By reading backward we get a sense of the universal and the relative, the essential and the arbitrary. We can form the basis of reading critically with questions to act as our guide to understanding. We can learn to stop our general practice of sleep reading. We learned in our schooling to sleep read, sleep listen, and to become apathetic regarding all things intellectual. By reading backwards we can begin to comprehend the irrational impulses of our superficial consumer culture.

 

Freedom is an ever larger container.

 

You might think of freedom as being unrestricted to some degree. When we are bound by chains our movement is restricted thus our freedom is restricted. When we are bound by the chains of small comprehension then we are restricted in understanding.

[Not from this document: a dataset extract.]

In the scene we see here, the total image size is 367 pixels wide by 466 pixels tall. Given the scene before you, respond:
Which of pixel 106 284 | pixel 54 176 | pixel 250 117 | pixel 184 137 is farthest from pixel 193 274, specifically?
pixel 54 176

In one case our physical movement is restricted and in the other our intellectual movement is restricted.

  • 4 weeks later...
Posted

Nice assumption.

 

... and by people that believe we exist for the sake of others. As long as those people don't get to impose their beliefs on me, they can believe anything they want.

 

Society is not a collection of individuals but is a system of containers.
Yes, and when we get put into one, society sucks. But we can't all be good at everything so it's nice to make a call to a 'guy with a backhoe' when we need one.

 

Perhaps freedom is knowing that the containers are self imposed and that we can simply jump out of them at will. Not everyone has the will to do that though. They find the containers to be comfortable and safe.

 

Perhaps the price of freedom is occasionally doing something that scares the crap out of us and lets us see the container from the outside.

Posted

Do the individuals packed in the "container" have their own will and will they have the "freedom" to think? Individuals who have similar point of views or similar personality would be willing to be packed in the "container" but still each of them have their identies, such as every individual have their own DNA. Let us imagine the "container" will be as big as the whole human society, then we might think over again about the container theory.